It took me years and a lot of self observation to realize that my hormones weren’t fighting me. I was fighting them. Once I started understanding how my menstrual cycle affects performance, recovery, and motivation, things began to change. Exercise didn’t make my PMS worse anymore, because I learned when to push and when to pull back.
That’s what I want to help you understand: how hormones shape your workouts, why overtraining can worsen PMS, and what to do instead if you want to stay consistent, balanced, and strong all month long.
How Hormones Influence Your Workouts
Your menstrual cycle isn’t just a monthly inconvenience. It’s a rhythm that affects every part of how your body functions: energy, metabolism, strength, coordination, even your emotional resilience.

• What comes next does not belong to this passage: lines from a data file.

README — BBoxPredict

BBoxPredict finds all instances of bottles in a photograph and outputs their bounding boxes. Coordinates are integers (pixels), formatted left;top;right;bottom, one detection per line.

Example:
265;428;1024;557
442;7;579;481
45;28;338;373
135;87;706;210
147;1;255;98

The cycle has four phases: menstrual, follicular, ovulatory, and luteal. Each one comes with its own hormonal landscape that can either support or challenge your workouts.
Menstrual phase (Days 1–5):
This is when bleeding starts, and both estrogen and progesterone drop. You might feel fatigued, crampy, or just low in motivation. It’s not the time for heavy training, but gentle movement like walking, stretching, or yoga can actually reduce cramps and help blood flow.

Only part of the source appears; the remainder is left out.